◆ Goal of the exercise: Copy every line of the data below without changing anything.

====== Exercise inputs ======

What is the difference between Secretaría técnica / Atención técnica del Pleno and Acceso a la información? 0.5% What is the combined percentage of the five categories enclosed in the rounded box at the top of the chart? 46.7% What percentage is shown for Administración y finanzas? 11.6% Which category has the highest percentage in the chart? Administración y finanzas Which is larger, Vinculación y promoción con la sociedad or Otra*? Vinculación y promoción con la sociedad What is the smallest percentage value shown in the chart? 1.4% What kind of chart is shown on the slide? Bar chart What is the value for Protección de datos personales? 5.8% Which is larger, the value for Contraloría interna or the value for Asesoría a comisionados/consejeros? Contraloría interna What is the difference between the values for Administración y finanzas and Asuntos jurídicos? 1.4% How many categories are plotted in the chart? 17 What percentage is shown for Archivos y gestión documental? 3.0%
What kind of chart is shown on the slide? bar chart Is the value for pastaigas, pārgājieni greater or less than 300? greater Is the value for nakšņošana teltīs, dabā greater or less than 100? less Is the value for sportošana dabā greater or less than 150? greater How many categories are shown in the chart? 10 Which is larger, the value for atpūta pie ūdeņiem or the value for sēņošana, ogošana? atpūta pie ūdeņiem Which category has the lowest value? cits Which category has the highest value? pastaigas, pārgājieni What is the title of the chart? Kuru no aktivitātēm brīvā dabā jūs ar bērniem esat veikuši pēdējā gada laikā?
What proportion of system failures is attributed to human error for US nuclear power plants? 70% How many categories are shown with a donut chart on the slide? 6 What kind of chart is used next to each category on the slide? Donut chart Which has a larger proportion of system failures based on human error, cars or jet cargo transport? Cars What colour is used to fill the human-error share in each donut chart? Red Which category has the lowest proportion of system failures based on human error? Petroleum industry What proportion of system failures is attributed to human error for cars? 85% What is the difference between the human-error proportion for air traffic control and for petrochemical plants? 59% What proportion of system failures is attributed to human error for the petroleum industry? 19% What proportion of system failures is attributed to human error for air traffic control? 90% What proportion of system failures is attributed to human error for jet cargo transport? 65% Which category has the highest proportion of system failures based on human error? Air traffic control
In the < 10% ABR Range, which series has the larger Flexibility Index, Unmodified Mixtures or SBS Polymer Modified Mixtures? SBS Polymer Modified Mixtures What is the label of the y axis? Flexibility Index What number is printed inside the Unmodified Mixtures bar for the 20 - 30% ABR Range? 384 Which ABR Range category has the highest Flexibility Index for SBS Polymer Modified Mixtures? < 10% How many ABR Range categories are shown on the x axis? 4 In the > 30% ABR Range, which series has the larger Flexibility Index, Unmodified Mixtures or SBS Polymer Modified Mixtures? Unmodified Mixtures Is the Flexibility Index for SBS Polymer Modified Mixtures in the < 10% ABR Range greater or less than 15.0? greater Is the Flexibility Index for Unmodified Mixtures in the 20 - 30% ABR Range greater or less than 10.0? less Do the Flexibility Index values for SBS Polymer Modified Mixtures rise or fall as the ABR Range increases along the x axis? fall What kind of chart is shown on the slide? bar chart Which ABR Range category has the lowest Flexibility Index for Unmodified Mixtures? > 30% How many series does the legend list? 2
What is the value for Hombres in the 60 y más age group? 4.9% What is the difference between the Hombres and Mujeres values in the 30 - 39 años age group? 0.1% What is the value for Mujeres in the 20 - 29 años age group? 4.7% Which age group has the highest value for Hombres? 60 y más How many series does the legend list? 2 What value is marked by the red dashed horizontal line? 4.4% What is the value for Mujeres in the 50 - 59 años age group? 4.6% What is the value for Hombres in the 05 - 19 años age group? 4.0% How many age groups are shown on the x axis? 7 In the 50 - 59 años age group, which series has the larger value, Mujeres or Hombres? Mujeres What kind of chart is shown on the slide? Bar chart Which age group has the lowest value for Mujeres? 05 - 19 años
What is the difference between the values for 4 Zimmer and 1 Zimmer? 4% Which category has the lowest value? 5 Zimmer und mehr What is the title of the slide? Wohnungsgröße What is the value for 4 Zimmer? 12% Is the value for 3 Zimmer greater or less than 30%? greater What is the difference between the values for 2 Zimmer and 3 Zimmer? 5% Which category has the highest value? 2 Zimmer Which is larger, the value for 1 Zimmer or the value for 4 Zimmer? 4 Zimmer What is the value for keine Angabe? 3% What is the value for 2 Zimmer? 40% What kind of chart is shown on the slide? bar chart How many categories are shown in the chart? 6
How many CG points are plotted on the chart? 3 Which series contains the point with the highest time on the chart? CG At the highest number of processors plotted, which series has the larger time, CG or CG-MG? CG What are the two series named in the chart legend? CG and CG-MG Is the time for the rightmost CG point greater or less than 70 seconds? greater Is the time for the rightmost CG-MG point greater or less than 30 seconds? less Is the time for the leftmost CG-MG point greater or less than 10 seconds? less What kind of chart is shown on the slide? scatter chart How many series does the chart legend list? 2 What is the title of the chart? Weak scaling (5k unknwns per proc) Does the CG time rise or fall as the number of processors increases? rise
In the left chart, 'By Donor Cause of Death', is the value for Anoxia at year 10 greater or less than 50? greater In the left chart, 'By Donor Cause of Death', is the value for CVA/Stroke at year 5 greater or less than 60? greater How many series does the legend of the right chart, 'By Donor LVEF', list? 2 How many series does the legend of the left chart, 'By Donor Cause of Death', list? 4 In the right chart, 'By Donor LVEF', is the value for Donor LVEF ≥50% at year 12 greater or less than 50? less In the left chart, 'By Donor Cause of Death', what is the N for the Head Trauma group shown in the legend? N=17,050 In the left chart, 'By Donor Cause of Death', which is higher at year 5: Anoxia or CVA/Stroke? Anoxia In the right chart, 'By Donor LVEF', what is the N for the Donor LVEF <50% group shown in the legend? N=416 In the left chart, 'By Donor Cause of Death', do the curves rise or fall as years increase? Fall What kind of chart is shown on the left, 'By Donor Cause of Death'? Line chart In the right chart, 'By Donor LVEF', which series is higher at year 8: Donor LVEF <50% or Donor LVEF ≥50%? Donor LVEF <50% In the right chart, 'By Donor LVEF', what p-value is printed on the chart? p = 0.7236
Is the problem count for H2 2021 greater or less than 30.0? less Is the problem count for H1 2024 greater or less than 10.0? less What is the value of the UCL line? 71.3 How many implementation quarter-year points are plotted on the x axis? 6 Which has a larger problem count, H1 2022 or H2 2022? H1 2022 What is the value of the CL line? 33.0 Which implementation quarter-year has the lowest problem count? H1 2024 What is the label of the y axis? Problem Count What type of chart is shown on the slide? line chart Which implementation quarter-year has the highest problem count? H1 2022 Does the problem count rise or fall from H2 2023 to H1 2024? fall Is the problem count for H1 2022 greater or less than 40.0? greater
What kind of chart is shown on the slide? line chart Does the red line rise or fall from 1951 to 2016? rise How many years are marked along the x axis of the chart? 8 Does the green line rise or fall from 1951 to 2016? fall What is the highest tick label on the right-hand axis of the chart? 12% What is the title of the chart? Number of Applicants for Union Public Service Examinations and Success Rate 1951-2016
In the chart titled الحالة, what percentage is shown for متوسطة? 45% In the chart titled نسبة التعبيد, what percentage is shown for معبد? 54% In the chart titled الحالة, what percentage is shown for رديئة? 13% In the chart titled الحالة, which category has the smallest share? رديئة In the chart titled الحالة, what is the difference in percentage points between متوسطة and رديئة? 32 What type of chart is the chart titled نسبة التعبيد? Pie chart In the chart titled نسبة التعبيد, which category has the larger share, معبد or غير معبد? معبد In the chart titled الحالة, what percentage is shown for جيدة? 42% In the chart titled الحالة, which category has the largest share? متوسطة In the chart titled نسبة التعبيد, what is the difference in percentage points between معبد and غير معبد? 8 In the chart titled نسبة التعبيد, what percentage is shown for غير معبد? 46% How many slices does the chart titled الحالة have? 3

======

◆ Output of the task:
What is the difference between Secretaría técnica / Atención técnica del Pleno and Acceso a la información? 0.5% What is the combined percentage of the five categories enclosed in the rounded box at the top of the chart? 46.7% What percentage is shown for Administración y finanzas? 11.6% Which category has the highest percentage in the chart? Administración y finanzas Which is larger, Vinculación y promoción con la sociedad or Otra*? Vinculación y promoción con la sociedad What is the smallest percentage value shown in the chart? 1.4% What kind of chart is shown on the slide? Bar chart What is the value for Protección de datos personales? 5.8% Which is larger, the value for Contraloría interna or the value for Asesoría a comisionados/consejeros? Contraloría interna What is the difference between the values for Administración y finanzas and Asuntos jurídicos? 1.4% How many categories are plotted in the chart? 17 What percentage is shown for Archivos y gestión documental? 3.0%
What kind of chart is shown on the slide? bar chart Is the value for pastaigas, pārgājieni greater or less than 300? greater Is the value for nakšņošana teltīs, dabā greater or less than 100? less Is the value for sportošana dabā greater or less than 150? greater How many categories are shown in the chart? 10 Which is larger, the value for atpūta pie ūdeņiem or the value for sēņošana, ogošana? atpūta pie ūdeņiem Which category has the lowest value? cits Which category has the highest value? pastaigas, pārgājieni What is the title of the chart? Kuru no aktivitātēm brīvā dabā jūs ar bērniem esat veikuši pēdējā gada laikā?
What proportion of system failures is attributed to human error for US nuclear power plants? 70% How many categories are shown with a donut chart on the slide? 6 What kind of chart is used next to each category on the slide? Donut chart Which has a larger proportion of system failures based on human error, cars or jet cargo transport? Cars What colour is used to fill the human-error share in each donut chart? Red Which category has the lowest proportion of system failures based on human error? Petroleum industry What proportion of system failures is attributed to human error for cars? 85% What is the difference between the human-error proportion for air traffic control and for petrochemical plants? 59% What proportion of system failures is attributed to human error for the petroleum industry? 19% What proportion of system failures is attributed to human error for air traffic control? 90% What proportion of system failures is attributed to human error for jet cargo transport? 65% Which category has the highest proportion of system failures based on human error? Air traffic control
In the < 10% ABR Range, which series has the larger Flexibility Index, Unmodified Mixtures or SBS Polymer Modified Mixtures? SBS Polymer Modified Mixtures What is the label of the y axis? Flexibility Index What number is printed inside the Unmodified Mixtures bar for the 20 - 30% ABR Range? 384 Which ABR Range category has the highest Flexibility Index for SBS Polymer Modified Mixtures? < 10% How many ABR Range categories are shown on the x axis? 4 In the > 30% ABR Range, which series has the larger Flexibility Index, Unmodified Mixtures or SBS Polymer Modified Mixtures? Unmodified Mixtures Is the Flexibility Index for SBS Polymer Modified Mixtures in the < 10% ABR Range greater or less than 15.0? greater Is the Flexibility Index for Unmodified Mixtures in the 20 - 30% ABR Range greater or less than 10.0? less Do the Flexibility Index values for SBS Polymer Modified Mixtures rise or fall as the ABR Range increases along the x axis? fall What kind of chart is shown on the slide? bar chart Which ABR Range category has the lowest Flexibility Index for Unmodified Mixtures? > 30% How many series does the legend list? 2
What is the value for Hombres in the 60 y más age group? 4.9% What is the difference between the Hombres and Mujeres values in the 30 - 39 años age group? 0.1% What is the value for Mujeres in the 20 - 29 años age group? 4.7% Which age group has the highest value for Hombres? 60 y más How many series does the legend list? 2 What value is marked by the red dashed horizontal line? 4.4% What is the value for Mujeres in the 50 - 59 años age group? 4.6% What is the value for Hombres in the 05 - 19 años age group? 4.0% How many age groups are shown on the x axis? 7 In the 50 - 59 años age group, which series has the larger value, Mujeres or Hombres? Mujeres What kind of chart is shown on the slide? Bar chart Which age group has the lowest value for Mujeres? 05 - 19 años
What is the difference between the values for 4 Zimmer and 1 Zimmer? 4% Which category has the lowest value? 5 Zimmer und mehr What is the title of the slide? Wohnungsgröße What is the value for 4 Zimmer? 12% Is the value for 3 Zimmer greater or less than 30%? greater What is the difference between the values for 2 Zimmer and 3 Zimmer? 5% Which category has the highest value? 2 Zimmer Which is larger, the value for 1 Zimmer or the value for 4 Zimmer? 4 Zimmer What is the value for keine Angabe? 3% What is the value for 2 Zimmer? 40% What kind of chart is shown on the slide? bar chart How many categories are shown in the chart? 6
How many CG points are plotted on the chart? 3 Which series contains the point with the highest time on the chart? CG At the highest number of processors plotted, which series has the larger time, CG or CG-MG? CG What are the two series named in the chart legend? CG and CG-MG Is the time for the rightmost CG point greater or less than 70 seconds? greater Is the time for the rightmost CG-MG point greater or less than 30 seconds? less Is the time for the leftmost CG-MG point greater or less than 10 seconds? less What kind of chart is shown on the slide? scatter chart How many series does the chart legend list? 2 What is the title of the chart? Weak scaling (5k unknwns per proc) Does the CG time rise or fall as the number of processors increases? rise
In the left chart, 'By Donor Cause of Death', is the value for Anoxia at year 10 greater or less than 50? greater In the left chart, 'By Donor Cause of Death', is the value for CVA/Stroke at year 5 greater or less than 60? greater How many series does the legend of the right chart, 'By Donor LVEF', list? 2 How many series does the legend of the left chart, 'By Donor Cause of Death', list? 4 In the right chart, 'By Donor LVEF', is the value for Donor LVEF ≥50% at year 12 greater or less than 50? less In the left chart, 'By Donor Cause of Death', what is the N for the Head Trauma group shown in the legend? N=17,050 In the left chart, 'By Donor Cause of Death', which is higher at year 5: Anoxia or CVA/Stroke? Anoxia In the right chart, 'By Donor LVEF', what is the N for the Donor LVEF <50% group shown in the legend? N=416 In the left chart, 'By Donor Cause of Death', do the curves rise or fall as years increase? Fall What kind of chart is shown on the left, 'By Donor Cause of Death'? Line chart In the right chart, 'By Donor LVEF', which series is higher at year 8: Donor LVEF <50% or Donor LVEF ≥50%? Donor LVEF <50% In the right chart, 'By Donor LVEF', what p-value is printed on the chart? p = 0.7236
Is the problem count for H2 2021 greater or less than 30.0? less Is the problem count for H1 2024 greater or less than 10.0? less What is the value of the UCL line? 71.3 How many implementation quarter-year points are plotted on the x axis? 6 Which has a larger problem count, H1 2022 or H2 2022? H1 2022 What is the value of the CL line? 33.0 Which implementation quarter-year has the lowest problem count? H1 2024 What is the label of the y axis? Problem Count What type of chart is shown on the slide? line chart Which implementation quarter-year has the highest problem count? H1 2022 Does the problem count rise or fall from H2 2023 to H1 2024? fall Is the problem count for H1 2022 greater or less than 40.0? greater
What kind of chart is shown on the slide? line chart Does the red line rise or fall from 1951 to 2016? rise How many years are marked along the x axis of the chart? 8 Does the green line rise or fall from 1951 to 2016? fall What is the highest tick label on the right-hand axis of the chart? 12% What is the title of the chart? Number of Applicants for Union Public Service Examinations and Success Rate 1951-2016
In the chart titled الحالة, what percentage is shown for متوسطة? 45% In the chart titled نسبة التعبيد, what percentage is shown for معبد? 54% In the chart titled الحالة, what percentage is shown for رديئة? 13% In the chart titled الحالة, which category has the smallest share? رديئة In the chart titled الحالة, what is the difference in percentage points between متوسطة and رديئة? 32 What type of chart is the chart titled نسبة التعبيد? Pie chart In the chart titled نسبة التعبيد, which category has the larger share, معبد or غير معبد? معبد In the chart titled الحالة, what percentage is shown for جيدة? 42% In the chart titled الحالة, which category has the largest share? متوسطة In the chart titled نسبة التعبيد, what is the difference in percentage points between معبد and غير معبد? 8 In the chart titled نسبة التعبيد, what percentage is shown for غير معبد? 46% How many slices does the chart titled الحالة have? 3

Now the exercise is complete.